The first head race of our season is this weekend. At this crucial milestone, I have to admit feeling behind in my rowing training.
The Hooch is looming, and while my boat is wait listed and still lacking a confirmed fourth rower, I know I need to train like it’s happening. But those triple ginger snaps from Trader Joe’s are so tempting, as is sleeping in. And who wants to run buckets of sweat across the floor erging for an hour?
Add in the stabbing pain rippling through my left rib cage, and now the entire head season is off track. I took a 1x out last week before the juniors practice and nearly broke down in tears, frustrated that I couldn’t row full power at an 18 without intense pain.
But I’m trying to right this shell back on course. I have, with best intentions, a plan. I’m tracking my calories again to make me accountable for dropping the happy weight. El Capitan strapped some kinesio tape to the ribs and they’re feeling better. This morning’s 2k was much less painful, even at full pressure as I tried to beat the lightening back to shore.
I know I have high-performance practice on weekends, to keep us accountable with training. El Capitan and I are discussing afternoon erg sessions. The training plan for the next month is written, loaded with coaching jargon. All that is left is the mental part: pushing through the alarm and saying, “NO, I will get up today and row regardless, or erg regardless,” or, “NO, I will not vacuum up all the (Insert: ginger snaps, trail mix, yogurt-covered fruit) in one day.”
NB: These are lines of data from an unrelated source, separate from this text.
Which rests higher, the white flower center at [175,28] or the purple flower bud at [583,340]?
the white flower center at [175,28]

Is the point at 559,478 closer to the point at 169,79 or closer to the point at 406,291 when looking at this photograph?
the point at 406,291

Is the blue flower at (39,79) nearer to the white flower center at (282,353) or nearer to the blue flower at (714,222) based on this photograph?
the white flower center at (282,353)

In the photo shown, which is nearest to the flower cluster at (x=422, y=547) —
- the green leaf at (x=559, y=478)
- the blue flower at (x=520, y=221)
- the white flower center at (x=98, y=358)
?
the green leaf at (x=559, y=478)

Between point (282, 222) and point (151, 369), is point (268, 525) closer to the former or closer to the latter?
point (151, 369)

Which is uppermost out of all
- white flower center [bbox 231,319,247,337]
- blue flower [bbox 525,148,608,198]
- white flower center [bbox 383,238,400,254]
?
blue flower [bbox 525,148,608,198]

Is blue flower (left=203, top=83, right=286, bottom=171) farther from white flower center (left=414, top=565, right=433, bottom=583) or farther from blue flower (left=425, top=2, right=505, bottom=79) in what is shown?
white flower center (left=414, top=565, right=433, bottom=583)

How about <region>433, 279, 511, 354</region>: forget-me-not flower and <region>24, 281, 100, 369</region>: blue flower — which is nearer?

Rowing is an awesome sport that can be enjoyed at all levels, but to excel at competitive events is an all-consuming challenge that isn’t just tiring physically. It’s not like we can strap on a pair of shoes and head out the door for a 5k (although we can for cross-training). An injury anywhere screeches rowing practice to a halt–back, arm, wrist, ankle, leg–you name an afflicted body part and we use it rowing. Competitive masters rowers have to arrange their entire lives around water time and access, while still finding time for lives and cross-training. Diet is crucial. Weight transfer to power or to drag. Everything matters–and it can be mentally and emotionally draining. After all–sometimes, you just want a chocolate cupcake. Is that too much to ask?